**TAREFA BREVE:**
Reproduza fielmente a parte do texto sobre a tributação de dividendos que começa em "Durval Portela: Até" e prossegue até "contras desses projetos?".

━━ TRECHO DE ORIGEM ━━

Quando o assunto é reforma tributária, as propostas do presidente eleito Jair Bolsonaro ainda não estão definidas. Mas seu guru econômico, Paulo Guedes, futuro ministro da Economia, já declarou ser favorável ao fim da isenção fiscal dos dividendos no Brasil. Durante a campanha de Bolsonaro, o economista sugeriu a criação uma alíquota de 20% sobre a distribuição de lucros aos sócios.  

Essa seria uma forma de elevar a arrecadação do Estado e alinhar o País a uma tendência mundial — dentre os 37 países da Organização para a Cooperação e Desenvolvimento Econômico (OCDE), apenas a Estônia não tributa os dividendos. Nos outros, há uma carga menor sobre lucros empresariais e uma maior sobre dividendos. Após descontos e deduções, a alíquota média sobre dividendos nas economias que compõem a OCDE subiu de 19,6% para 23,8% entre 2008 e 2018, enquanto a tributação corporativa diminuiu de 25,5% para 23,6% (leia também a reportagem “Chegou a hora de tributar os dividendos?”). 

Com o objetivo de discutir a pertinência do fim da isenção fiscal dos dividendos no Brasil e entender se ela seria uma solução recomendável para o Brasil, principalmente diante da crise fiscal, a CAPITAL ABERTO realizou o Grupo de Discussão “Tributação de Dividendos”, em setembro. Participaram do encontro Durval Portela, líder de Tax na PwC; Álvaro Frasson, analista sênior de ações na Spinelli CVMC; Eduardo Salusse, sócio do Salusse Marangoni Advogados; Jules Queiroz, advogado na Câmara dos Deputados; Lucilene Silva Prado, sócia do Derraik Menezes Advogados e Luiz Felipe Centeno Ferraz, sócio do Mattos Filho Advogados. A seguir, os destaques do encontro.  

CAPITAL ABERTO: Qual é o histórico da tributação de dividendos no Brasil? 

Durval Portela: Até 1988, o Brasil tributava os dividendos. Houve uma evolução para a não incidência e a instituição do Imposto sobre o Lucro Líquido (ILL), que foi julgado inconstitucional. Os lucros formados a partir de 1º de janeiro de 1996 passaram a estar isentos pelo imposto de renda na fonte. À época, o objetivo era integrar completamente a tributação da pessoa física com a da pessoa jurídica, por questões de simplificação e para aumentar a eficácia no processo de fiscalização das atividades do contribuinte. Adicionalmente a essa medida, instituiu-se os juros sobre capital próprio (JSCP). Temos atualmente quatro projetos de lei em discussão no Congresso Nacional sobre tributação de dividendos. Os dois mais recentes propõem revogar o JSCP, além de introduzir tributação na fonte dos dividendos.  

CAPITAL ABERTO: Quais são os prós e contras desses projetos?

━━━
━━ DADOS FORNECIDOS ━━

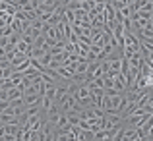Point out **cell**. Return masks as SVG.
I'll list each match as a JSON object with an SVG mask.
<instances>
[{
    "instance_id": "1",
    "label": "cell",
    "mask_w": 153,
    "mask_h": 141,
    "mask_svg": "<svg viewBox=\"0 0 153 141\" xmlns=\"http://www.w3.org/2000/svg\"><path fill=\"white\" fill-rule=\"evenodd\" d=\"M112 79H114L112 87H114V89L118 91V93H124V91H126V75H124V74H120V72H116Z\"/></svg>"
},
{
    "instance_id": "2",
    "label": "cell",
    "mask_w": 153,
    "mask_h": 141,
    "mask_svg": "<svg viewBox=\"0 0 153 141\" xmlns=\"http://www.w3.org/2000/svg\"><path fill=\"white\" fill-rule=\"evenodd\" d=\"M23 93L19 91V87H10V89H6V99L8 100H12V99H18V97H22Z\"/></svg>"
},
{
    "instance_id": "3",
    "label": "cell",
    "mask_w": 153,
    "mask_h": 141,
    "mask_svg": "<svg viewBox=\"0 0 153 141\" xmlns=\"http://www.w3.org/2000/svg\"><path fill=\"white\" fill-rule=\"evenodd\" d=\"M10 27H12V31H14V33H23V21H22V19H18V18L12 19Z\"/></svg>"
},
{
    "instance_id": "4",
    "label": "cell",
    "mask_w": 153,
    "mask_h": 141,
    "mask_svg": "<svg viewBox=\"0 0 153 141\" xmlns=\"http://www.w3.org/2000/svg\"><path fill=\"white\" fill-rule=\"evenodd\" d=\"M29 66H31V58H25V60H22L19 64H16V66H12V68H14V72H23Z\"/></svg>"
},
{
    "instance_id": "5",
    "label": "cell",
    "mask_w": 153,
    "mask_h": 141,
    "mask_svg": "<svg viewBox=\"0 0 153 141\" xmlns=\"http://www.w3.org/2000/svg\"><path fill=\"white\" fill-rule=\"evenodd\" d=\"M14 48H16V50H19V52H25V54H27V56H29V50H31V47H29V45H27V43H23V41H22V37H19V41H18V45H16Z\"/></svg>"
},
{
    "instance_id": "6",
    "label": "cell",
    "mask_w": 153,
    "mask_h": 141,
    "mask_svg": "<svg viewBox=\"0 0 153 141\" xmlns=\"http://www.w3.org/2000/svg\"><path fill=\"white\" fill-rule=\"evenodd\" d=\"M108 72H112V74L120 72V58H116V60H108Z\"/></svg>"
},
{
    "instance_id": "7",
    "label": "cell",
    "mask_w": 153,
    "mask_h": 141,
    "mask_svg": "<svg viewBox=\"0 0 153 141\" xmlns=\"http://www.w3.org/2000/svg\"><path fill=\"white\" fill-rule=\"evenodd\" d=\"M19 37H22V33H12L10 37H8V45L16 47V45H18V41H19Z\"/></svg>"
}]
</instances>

━━━
━━ DADOS FORNECIDOS ━━

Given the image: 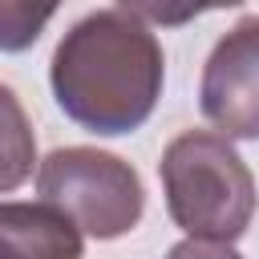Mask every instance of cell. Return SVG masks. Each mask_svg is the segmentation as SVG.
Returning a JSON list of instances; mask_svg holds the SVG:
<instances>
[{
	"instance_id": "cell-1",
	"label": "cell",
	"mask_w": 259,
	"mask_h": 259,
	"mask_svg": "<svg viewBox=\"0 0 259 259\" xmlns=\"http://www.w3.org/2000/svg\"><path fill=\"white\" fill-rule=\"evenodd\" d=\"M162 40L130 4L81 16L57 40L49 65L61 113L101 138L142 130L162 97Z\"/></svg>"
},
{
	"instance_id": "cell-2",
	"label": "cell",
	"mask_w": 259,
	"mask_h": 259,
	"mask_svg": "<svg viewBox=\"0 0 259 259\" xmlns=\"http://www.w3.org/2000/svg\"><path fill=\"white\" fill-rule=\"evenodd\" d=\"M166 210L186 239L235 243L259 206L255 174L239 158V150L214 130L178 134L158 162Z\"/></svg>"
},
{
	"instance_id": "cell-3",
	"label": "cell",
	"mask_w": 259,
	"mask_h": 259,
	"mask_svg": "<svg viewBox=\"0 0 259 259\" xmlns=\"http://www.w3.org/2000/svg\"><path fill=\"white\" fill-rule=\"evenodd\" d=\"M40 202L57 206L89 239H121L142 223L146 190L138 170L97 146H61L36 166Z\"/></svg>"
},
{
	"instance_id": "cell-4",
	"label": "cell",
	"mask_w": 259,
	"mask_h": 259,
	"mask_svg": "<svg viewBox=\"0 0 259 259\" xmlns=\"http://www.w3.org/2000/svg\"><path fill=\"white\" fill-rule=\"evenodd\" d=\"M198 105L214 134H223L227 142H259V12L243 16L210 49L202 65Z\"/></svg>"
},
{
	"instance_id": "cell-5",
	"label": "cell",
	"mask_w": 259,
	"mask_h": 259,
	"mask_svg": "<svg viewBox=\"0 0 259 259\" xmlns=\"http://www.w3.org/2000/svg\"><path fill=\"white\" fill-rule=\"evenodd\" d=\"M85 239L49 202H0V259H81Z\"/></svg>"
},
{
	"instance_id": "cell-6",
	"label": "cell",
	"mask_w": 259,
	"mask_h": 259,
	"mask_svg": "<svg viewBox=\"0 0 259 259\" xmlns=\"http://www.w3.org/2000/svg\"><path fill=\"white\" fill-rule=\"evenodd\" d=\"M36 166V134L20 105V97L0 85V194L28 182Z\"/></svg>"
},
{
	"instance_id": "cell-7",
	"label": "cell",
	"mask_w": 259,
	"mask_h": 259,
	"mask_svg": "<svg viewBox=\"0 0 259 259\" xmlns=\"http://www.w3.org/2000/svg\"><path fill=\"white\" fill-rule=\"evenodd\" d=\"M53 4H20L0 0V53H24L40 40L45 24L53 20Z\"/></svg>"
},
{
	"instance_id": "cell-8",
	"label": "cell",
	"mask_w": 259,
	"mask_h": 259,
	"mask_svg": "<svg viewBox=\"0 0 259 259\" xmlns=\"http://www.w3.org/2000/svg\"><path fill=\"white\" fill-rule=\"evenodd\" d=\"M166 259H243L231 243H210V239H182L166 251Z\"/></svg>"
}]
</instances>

━━━
━━ DADOS FORNECIDOS ━━

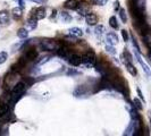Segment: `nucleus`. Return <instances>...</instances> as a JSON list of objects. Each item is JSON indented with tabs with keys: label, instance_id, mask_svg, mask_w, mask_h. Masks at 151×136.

━━━

**RESPOSTA:**
Durval Portela: Até 1988, o Brasil tributava os dividendos. Houve uma evolução para a não incidência e a instituição do Imposto sobre o Lucro Líquido (ILL), que foi julgado inconstitucional. Os lucros formados a partir de 1º de janeiro de 1996 passaram a estar isentos pelo imposto de renda na fonte. À época, o objetivo era integrar completamente a tributação da pessoa física com a da pessoa jurídica, por questões de simplificação e para aumentar a eficácia no processo de fiscalização das atividades do contribuinte. Adicionalmente a essa medida, instituiu-se os juros sobre capital próprio (JSCP). Temos atualmente quatro projetos de lei em discussão no Congresso Nacional sobre tributação de dividendos. Os dois mais recentes propõem revogar o JSCP, além de introduzir tributação na fonte dos dividendos.  

CAPITAL ABERTO: Quais são os prós e contras desses projetos?